Stated task 1: Please gather every line of the entries that holds the word "band".

-----

At the time he is speaking, he notes that "the computer solves preformulated problems maybe of a numerical nature." (3) But looking into the future, Licklider predicts (4):
In due course it will be part of the formulation of
problems; part of real-time thinking, problem solving, doing
of research, conducting of experiments, getting into the
literature and finding the references you want.... It will
be part of this for I think all the people....As part of its
contribution to the intellectual process, the computer will
explore consequences of assumptions. It will present complex
systems of facts and relations from new points of view,
'cutting the cake another way' in a fraction of a second. It
will test proposed plans of action through simulation. It
will mediate and facilitate communication among human
beings. It will revolutionize their access to information.
It will even obtain for them aid and services of other
digital computers.
Agreeing with Perlis that the computer will be the handmaiden to scholarly activities in the university, Licklider adds "In not many years[...]it will be regarded less as a handmaiden than as a partner. Through its contribution to formulative thinking which will be, I think, as significant as its solution of formulated problems, the computer will help us understand the structure of ideas, the nature of intellectual processes." (5) Despite how hard it is to see clearly into the future given the level of computer development at the time, he writes that, one "can be convinced that 'information processing [....]one day will be the field of a basic and important science."(6)
Describing this basic and important new science, Licklider proposes that the university community can't wait for the computer industry to develop the computer needed for the university's general purpose activity. Commercial, industrial or military requirements were not leading to the development of the kind of computer needed in the university and that even if they were, the greater task of creating the software programs needed by those in the university community was an ever more difficult intellectual enterprise which the university itself had to undertake.
Licklider sees computer programming "as a way into the structure of ideas and into the understanding of intellectual processes that is just a 'new' thing in this world."(7)
Suggesting an answer to the question of why a psychologist would go into the computer field, Licklider explains: "Any psychologist is crazy to keep on working with people if he has access to a computer."(8) Elaborating he explains (8):
(T)he man-machine symbiois gives us a much better way than
we ever have had before for saying what we are trying to say
and then finding out whether it is indeed correct.
It is evident that Licklider had become interested in the development of the new science he saw would develop in the future, the science of information processing. He proposes that many fields including "planning, management, communication, mathematics and logic, and perhaps even psychology and philosophy will draw heavily from and contribute to that science." (9) And that "one of the most important present functions of the digital computer in the university should be to catalyze the development of that science." (10)

-----

Stated task 2: Extend the passage on Licklider's view of the computer in the university, starting after its last sentence.

[Entries from a spatial question set]

-----

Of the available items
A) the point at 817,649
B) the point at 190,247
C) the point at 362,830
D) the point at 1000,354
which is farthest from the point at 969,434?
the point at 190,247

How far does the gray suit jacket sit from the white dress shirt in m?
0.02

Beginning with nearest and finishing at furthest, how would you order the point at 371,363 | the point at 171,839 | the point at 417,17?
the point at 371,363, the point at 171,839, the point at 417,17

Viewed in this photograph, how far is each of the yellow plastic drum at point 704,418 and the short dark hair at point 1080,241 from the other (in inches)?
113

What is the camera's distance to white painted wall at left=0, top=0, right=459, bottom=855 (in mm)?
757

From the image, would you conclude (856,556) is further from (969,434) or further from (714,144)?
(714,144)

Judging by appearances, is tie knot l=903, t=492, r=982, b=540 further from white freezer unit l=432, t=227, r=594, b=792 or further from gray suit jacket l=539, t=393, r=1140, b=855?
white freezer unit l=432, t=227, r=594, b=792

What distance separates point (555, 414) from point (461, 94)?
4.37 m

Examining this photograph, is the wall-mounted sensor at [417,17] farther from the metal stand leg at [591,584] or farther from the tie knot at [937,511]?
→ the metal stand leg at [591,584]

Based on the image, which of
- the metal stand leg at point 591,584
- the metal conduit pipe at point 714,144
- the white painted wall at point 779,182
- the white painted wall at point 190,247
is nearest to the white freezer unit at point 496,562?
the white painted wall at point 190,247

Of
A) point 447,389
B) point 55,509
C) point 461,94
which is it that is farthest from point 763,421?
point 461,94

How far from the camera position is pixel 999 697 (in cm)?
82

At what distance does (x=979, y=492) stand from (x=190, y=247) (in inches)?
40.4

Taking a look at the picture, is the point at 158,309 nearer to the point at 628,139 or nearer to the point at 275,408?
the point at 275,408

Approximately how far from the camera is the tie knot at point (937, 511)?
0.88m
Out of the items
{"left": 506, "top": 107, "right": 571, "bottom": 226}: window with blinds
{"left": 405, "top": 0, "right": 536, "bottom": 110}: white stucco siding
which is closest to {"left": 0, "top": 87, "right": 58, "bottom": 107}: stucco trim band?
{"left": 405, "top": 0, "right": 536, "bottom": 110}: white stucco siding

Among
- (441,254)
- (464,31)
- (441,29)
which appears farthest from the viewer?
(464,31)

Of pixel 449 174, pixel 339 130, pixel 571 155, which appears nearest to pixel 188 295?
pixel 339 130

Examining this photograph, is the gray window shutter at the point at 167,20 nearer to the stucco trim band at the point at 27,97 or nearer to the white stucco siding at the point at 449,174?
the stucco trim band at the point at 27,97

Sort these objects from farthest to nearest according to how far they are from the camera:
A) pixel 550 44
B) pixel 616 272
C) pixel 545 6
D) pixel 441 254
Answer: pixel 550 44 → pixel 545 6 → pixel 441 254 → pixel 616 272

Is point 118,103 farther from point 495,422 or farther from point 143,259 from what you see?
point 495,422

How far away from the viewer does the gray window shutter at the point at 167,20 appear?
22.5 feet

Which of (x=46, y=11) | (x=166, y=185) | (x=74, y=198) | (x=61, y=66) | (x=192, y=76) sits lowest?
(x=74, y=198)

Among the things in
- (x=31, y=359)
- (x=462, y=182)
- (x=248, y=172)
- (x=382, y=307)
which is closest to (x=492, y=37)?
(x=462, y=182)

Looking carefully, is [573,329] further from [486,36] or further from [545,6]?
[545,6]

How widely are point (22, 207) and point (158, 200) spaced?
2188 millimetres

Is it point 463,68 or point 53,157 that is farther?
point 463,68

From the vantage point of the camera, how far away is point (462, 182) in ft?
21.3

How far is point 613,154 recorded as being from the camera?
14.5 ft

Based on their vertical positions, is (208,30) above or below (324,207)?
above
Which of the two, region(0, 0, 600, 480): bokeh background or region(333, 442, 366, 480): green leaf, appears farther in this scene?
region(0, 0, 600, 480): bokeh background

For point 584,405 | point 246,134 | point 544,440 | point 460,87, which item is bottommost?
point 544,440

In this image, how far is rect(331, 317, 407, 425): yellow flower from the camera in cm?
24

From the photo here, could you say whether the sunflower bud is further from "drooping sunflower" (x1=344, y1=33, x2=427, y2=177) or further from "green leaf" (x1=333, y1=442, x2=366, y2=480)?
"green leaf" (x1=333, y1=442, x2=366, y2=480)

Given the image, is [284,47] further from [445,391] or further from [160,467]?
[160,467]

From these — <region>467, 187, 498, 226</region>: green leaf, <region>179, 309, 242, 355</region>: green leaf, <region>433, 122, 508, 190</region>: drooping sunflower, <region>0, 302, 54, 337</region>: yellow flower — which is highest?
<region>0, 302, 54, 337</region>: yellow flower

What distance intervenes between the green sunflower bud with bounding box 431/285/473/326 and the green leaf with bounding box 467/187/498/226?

-----

Exercise answer 1:
which is closest to {"left": 0, "top": 87, "right": 58, "bottom": 107}: stucco trim band?
Examining this photograph, is the gray window shutter at the point at 167,20 nearer to the stucco trim band at the point at 27,97 or nearer to the white stucco siding at the point at 449,174?
the stucco trim band at the point at 27,97

Exercise answer 2:
What is this science of information processing that Licklider is referring to?
Robert Fano was part of the interdisciplinary research community that Licklider worked with before going to ARPA, and became head of the first center of excellence that Licklider funded once he was at ARPA. In the eulogy Fano wrote about Licklider, he explores Licklider's growing interest in the intellectual processes that the human computer partnership will help to develop (11) Fano describes the immediate post WWII period as a period of intense interdisciplinary activity in the Cambridge research community centering "on Norbert Wiener's notion of cybernetics, as control and communication in the animal and machine.” Fano writes that, "Lick became an active member of that community and an assiduous participant in the weekly gatherings led by Wiener. He learned the models and analytical tools of the new statistical communication theory propounded by Wiener, which soon began to pay dividends in his research on hearing."(12)
Fano describes how in the mid 1950s Licklider had begun a
"theory-building effort (which) had an experimental component..."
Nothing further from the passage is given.